IS THE RAM 1500 Laramie the ultimate tow rig and parts-chaser for your street machine? With a 4.5-tonne towing capacity and a 5.7-litre, 291kW Hemi V8 riding up front, we reckon it might be. We had a steer of the 1500 at the Australian launch just outside Bathurst, NSW, and we came away pretty impressed with it.
Built in Detroit, brought to Australia by factory-endorsed distributor Ateco, and locally re-manufactured in right-hand drive by Walkinshaw Automotive Group, the 1500 is the little brother to the heavy-duty 2500 and 3500 models already available Down Under. But ‘little’ is a relative term.
The 1500 occupies the middle ground between ‘traditional’ dual-cab utes such as the Ford Ranger and Toyota HiLux, and trucks like the larger RAM 2500 and Chevrolet Silverado 2500HD.
When you first hop behind the wheel of the 1500 it feels far larger on the road than the Rangers and HiLuxes of the world, but on the rural backroads we sampled, it quickly seemed to shrink around you as you grew comfortable with its scale. There’s no getting around the fact that it’s a fair lump of a ute though, and in urban environments it will occupy more lane space than most utes and could prove tricky to park – though the Laramie’s reversing camera and ParkSense front and rear park assist will help on that front.
The entry-level 1500 Express is priced from $79,950 drive-away, placing it within the realm of premium offerings from some of the established players in the dual-cab market. We tested the better-appointed Laramie model, however, which is priced from $99,950 plus on-road costs. There are several importers converting US-style pickups (most notably HSV and its Chevrolet Silverado), but the RAM 1500’s sub-$100K price point makes it an attractive proposition.
The shove in the back offered by the 1500’s 291kW, 5.7-litre Hemi will make you smile, as will its raucous V8 bark. RAM doesn’t publish official performance figures, but we heard whispers of 0-100km/h times in the high sevens from the distributor – comparable to the class-leading Volkswagen Amarok V6. The engine is well-matched to an eightspeed automatic transmission and a fourwheel-drive system with four modes, easily selectable via buttons on the dash.

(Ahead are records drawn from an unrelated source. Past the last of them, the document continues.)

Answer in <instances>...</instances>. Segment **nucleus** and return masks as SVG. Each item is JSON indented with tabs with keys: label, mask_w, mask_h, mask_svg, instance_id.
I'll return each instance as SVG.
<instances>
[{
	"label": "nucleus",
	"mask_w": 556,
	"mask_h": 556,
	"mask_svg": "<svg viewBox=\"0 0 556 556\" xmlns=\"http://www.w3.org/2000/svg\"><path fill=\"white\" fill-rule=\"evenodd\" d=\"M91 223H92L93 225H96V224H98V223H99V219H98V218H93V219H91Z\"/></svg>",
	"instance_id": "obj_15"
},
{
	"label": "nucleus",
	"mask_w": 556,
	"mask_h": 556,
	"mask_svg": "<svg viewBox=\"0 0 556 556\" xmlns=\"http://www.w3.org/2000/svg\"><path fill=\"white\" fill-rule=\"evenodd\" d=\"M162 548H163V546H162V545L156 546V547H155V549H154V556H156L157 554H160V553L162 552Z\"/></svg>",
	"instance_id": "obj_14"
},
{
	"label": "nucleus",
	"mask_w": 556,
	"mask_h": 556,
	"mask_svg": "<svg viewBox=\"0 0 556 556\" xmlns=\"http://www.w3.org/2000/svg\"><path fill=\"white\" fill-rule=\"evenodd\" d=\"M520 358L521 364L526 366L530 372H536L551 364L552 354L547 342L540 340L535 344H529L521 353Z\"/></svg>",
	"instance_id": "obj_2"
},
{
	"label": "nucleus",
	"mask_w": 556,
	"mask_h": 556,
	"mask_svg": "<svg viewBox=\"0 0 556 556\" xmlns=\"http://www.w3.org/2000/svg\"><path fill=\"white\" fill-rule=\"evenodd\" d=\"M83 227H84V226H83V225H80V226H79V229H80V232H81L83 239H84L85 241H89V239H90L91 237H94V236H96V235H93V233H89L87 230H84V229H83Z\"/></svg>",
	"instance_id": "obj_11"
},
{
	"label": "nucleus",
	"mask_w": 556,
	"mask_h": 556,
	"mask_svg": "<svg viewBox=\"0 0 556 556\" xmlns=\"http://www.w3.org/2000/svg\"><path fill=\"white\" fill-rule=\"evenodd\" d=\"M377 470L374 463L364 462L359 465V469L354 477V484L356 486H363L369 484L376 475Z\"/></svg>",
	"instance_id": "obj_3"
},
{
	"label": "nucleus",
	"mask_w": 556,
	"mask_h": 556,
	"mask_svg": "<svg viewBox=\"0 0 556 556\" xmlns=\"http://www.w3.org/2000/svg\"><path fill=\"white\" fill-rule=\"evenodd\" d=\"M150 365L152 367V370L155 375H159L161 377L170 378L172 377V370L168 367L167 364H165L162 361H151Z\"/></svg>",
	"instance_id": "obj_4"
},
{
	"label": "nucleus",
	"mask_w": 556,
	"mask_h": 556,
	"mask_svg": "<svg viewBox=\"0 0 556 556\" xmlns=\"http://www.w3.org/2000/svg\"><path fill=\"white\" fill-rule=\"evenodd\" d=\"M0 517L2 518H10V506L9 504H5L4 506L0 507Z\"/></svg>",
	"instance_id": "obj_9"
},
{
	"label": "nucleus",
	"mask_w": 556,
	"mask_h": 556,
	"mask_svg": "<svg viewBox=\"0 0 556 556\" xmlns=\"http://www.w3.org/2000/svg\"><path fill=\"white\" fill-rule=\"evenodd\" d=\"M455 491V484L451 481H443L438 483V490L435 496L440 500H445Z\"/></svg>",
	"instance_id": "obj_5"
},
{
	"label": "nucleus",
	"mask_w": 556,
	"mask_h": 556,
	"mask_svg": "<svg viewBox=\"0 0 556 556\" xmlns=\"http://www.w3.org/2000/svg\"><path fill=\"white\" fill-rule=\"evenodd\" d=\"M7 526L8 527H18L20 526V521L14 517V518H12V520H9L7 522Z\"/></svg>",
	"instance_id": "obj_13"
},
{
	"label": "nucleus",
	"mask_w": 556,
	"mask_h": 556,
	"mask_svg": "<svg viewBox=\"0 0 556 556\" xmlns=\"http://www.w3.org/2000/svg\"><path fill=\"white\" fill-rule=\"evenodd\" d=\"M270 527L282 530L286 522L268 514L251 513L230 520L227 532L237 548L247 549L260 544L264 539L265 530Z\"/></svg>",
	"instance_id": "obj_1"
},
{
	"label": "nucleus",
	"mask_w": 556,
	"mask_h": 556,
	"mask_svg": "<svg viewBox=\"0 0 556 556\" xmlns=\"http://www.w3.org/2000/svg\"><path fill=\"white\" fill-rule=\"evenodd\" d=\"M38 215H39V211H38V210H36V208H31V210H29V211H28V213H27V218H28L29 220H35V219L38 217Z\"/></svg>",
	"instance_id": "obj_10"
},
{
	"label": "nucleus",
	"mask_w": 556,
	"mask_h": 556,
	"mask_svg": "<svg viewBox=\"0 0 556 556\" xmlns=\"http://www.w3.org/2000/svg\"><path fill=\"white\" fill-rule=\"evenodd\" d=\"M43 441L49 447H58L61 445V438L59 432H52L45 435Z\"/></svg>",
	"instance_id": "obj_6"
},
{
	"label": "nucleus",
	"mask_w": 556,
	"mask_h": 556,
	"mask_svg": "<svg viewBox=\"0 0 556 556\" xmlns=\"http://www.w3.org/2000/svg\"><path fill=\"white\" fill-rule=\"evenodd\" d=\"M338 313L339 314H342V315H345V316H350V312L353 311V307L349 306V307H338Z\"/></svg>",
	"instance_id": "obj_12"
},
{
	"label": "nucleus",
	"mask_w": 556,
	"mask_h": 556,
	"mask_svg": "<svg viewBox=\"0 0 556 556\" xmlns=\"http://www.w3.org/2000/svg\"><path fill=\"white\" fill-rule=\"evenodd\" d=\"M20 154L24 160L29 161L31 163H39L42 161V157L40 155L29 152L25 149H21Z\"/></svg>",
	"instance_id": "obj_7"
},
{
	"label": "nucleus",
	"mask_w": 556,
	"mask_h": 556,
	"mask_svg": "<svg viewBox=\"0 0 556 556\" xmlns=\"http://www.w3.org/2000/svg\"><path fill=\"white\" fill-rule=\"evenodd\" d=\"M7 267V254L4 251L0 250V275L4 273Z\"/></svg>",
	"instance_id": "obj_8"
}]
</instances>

The RAM features a multi-link, coil-sprung rear suspension system as opposed to a more typical leaf-sprung set-up, and it shines on rough country B-roads, where it was able to negotiate bends with more composure than you’d expect of a vehicle with a 2650kg kerb weight. We’d be interested to sample it with a load in the back.
With its extra heft and longer wheelbase, the 1500 won’t match a ‘traditional’ dual-cab off-road; however, it’s capable enough to do what the majority of buyers will ask of it.
The RAM 1500 Laramie is a welcome addition to the Australian ute landscape, and while I love the Hemi V8, the three-litre diesel V6 will only serve to broaden the 1500’s appeal when it arrives later this year.